Exercício A: Reúna todas as linhas das entradas que contêm a palavra "closer". Maiúsculas e minúsculas contam.

Trecho do texto:
◆ ◆ ◆ ◆
A seca trazia prejuízos exorbitantes para a população nordestina já que a sua economia era basicamente agrária e ao mesmo tempo favorecia uma minoria que concentrava interesse políticos e econômicos tornando a seca uma indústria de votos através da prática de favores e assistencialismo conduzindo e controlando o sofrido povo nordestino de modo a aliená-los já que os sertanejos terminavam precisando da ajuda da elite agrária para a sobrevivência familiar.
 
Virgulino Ferreira, o Lampião, nascido no sertão Pernambucano, adentrou no cangaço no início do século XX logo após o assassinato de seu pai por causa de conflitos familiares. O orgulho e a questão da honra no sertão nordestino sempre foram muito fortes uma vez que não havia resposta imediata da justiça os sertanejos faziam justiça com as próprias mãos respondendo as suas indignações. Sentindo-se injustiçado Lampião formou o seu bando e com a alma ébria de ódio saiu pelo sertão nordestino saqueando o comércio, as fazendas e matando sem temor, como forma de se vingar e sobreviver a dor que encarcerava as veias do seu coração. Agia como se toda a sociedade fosse culpada pela sua perda e assim a vida destemida o protegia de seu desalento e o fato de ser temido e conhecido no País inteiro alimentava o seu ego.
 
Muitos sertanejos entraram no cangaço pelo status social que ele adquiriu no sertão, chamados de justiceiros, o que denotava poder entre a população sertaneja, já que ora eram amados e ora eram temidos. Outros seguiam Antônio Conselheiro ou o beato José Lourenço nas comunidades criadas por eles onde se vivenciava os princípios da igualdade e fraternidade, onde ninguém era oprimido e tudo era repartido entre todos.
 
“Virgulino, ao tornar-se Lampião, não pensou ser bandido ou herói: apenas disse não a uma agressão sofrida e reagiu. Subverteu a ordem estabelecida. Foi autor da sua própria história e não, apenas, coadjuvante na história de alguém. Subverteu a ordem quando matou, quando invadiu cidades, quando escolheu seu destino…” (Bezerra: 2009.P.122).
 
Lampião fez do cangaço uma forma de enfrentamento à justiça, às desigualdades sociais, ao próprio governo e a toda elite agrária, sendo temido por suas ações violentas e truculentas em todo o sertão nordestino. Subverte a ordem também quando por amor deixou Maria Bonita adentrar no cangaço, levando-a consigo e tratando-a como companheira, o que acarretou a vinda de outras mulheres para esse movimento social. Analisamos a questão de gênero que envolve o cangaço. Um país que caminhava com base na educação patriarcal, machista, onde o homem era o centro das decisões, cabendo a mulher apenas a educação da prole e a organização do lar. Na vida rudimentar da Caatinga, do sertão nordestino, as mulheres entram no cangaço, quebrando a tradição masculina do mesmo e são tratadas como companheiras, participando das lutas, seguindo os seus companheiros nas viagens, alegrando as suas noites com músicas e danças.
◆ ◆ ◆ ◆
Dados da tarefa:
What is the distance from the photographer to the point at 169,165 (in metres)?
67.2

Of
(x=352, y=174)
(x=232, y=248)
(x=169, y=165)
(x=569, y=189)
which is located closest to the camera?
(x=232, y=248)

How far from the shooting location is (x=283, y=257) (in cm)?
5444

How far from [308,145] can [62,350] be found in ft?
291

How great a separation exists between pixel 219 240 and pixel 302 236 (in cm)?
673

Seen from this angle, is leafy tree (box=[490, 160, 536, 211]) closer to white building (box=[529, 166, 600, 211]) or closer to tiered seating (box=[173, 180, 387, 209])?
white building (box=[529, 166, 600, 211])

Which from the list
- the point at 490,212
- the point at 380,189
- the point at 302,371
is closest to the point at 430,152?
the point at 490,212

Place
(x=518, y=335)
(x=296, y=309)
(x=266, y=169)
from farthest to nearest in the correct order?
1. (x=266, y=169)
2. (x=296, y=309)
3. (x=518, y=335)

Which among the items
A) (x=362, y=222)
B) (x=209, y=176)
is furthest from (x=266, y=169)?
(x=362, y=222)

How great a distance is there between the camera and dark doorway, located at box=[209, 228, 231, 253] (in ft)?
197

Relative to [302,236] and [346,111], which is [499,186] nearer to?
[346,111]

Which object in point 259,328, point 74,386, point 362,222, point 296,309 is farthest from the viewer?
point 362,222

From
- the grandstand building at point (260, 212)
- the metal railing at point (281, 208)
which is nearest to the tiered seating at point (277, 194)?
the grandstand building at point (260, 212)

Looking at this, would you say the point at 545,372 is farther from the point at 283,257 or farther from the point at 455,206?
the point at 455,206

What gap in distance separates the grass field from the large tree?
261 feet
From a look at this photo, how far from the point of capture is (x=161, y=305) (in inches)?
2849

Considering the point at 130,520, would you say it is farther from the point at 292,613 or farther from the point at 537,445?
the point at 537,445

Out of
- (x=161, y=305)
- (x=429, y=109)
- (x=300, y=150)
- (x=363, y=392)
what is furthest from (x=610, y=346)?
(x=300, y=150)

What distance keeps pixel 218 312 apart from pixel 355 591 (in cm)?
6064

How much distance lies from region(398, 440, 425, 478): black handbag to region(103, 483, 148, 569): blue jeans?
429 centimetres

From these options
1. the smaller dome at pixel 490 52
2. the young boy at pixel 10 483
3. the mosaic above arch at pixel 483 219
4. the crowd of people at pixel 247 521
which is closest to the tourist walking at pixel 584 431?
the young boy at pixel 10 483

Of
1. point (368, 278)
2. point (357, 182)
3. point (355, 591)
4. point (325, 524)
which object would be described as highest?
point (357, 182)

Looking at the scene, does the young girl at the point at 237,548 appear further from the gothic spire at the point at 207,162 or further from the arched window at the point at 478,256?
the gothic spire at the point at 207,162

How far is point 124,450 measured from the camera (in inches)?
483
◆ ◆ ◆ ◆
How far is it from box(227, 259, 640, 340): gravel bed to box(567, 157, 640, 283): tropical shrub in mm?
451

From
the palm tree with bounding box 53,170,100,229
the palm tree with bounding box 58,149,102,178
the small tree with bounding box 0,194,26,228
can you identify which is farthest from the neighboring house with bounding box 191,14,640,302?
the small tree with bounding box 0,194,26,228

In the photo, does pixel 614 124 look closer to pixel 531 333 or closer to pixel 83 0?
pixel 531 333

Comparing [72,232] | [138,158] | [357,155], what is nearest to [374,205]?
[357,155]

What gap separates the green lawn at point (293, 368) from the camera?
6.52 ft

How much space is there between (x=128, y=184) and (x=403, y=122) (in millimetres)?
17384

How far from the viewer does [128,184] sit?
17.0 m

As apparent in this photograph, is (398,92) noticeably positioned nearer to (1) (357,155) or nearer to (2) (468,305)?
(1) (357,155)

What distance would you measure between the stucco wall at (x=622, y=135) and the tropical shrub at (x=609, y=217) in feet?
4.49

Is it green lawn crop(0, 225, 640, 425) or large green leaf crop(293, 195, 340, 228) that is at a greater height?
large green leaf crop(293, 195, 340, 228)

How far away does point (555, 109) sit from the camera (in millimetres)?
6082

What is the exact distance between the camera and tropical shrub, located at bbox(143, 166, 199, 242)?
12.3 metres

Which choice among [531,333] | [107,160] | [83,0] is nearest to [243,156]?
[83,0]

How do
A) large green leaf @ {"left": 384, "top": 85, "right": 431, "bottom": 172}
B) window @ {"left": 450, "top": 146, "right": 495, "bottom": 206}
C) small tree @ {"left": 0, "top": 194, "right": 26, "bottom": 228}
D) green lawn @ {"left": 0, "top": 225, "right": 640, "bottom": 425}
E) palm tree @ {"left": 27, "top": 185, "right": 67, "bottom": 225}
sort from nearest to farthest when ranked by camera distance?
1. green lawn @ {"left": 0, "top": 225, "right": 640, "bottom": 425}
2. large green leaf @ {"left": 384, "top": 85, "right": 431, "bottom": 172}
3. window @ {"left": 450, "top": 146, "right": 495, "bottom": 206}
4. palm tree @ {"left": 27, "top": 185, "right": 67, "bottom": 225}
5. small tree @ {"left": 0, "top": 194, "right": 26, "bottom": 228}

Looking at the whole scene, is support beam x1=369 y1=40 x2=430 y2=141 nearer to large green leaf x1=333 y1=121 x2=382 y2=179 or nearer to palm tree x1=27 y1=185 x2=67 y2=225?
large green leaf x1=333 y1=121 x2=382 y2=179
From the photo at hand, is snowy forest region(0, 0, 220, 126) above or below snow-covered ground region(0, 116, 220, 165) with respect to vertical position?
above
◆ ◆ ◆ ◆
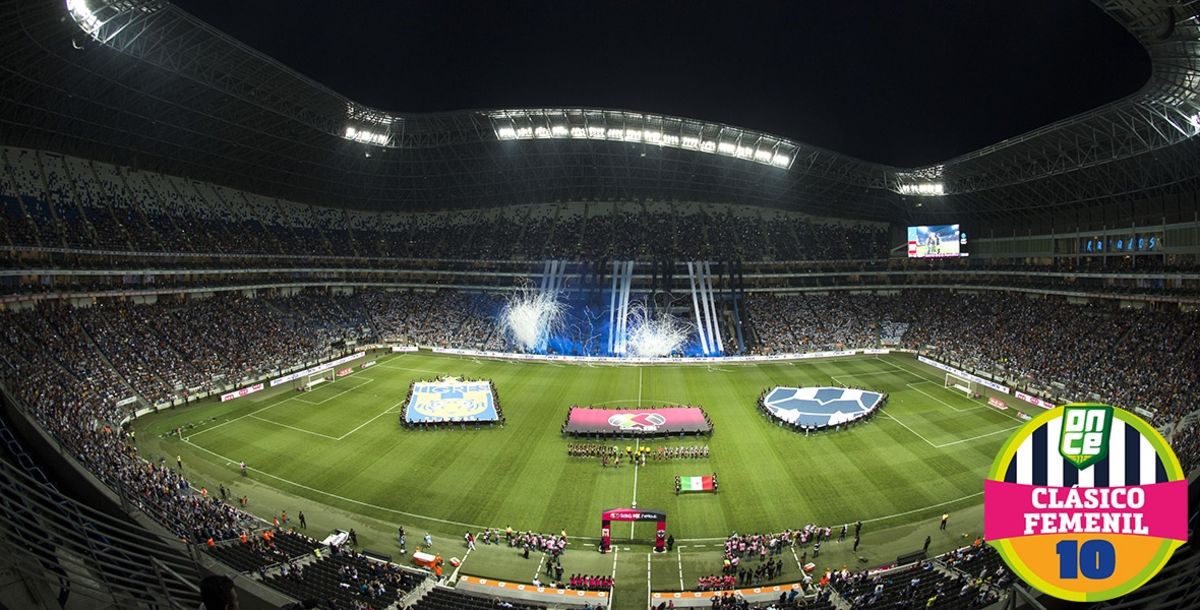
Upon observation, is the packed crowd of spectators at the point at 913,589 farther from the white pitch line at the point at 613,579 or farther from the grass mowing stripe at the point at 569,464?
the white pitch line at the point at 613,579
◆ ◆ ◆ ◆
Exercício B: Segundo o texto sobre o cangaço, Lampião fez do cangaço uma forma de enfrentamento a quê? Liste tudo o que o texto menciona.

Resultado final A:
Seen from this angle, is leafy tree (box=[490, 160, 536, 211]) closer to white building (box=[529, 166, 600, 211]) or closer to tiered seating (box=[173, 180, 387, 209])?
In the photo, does pixel 614 124 look closer to pixel 531 333 or closer to pixel 83 0?

Resultado final B:
- a justiça
- as desigualdades sociais
- o próprio governo
- toda elite agrária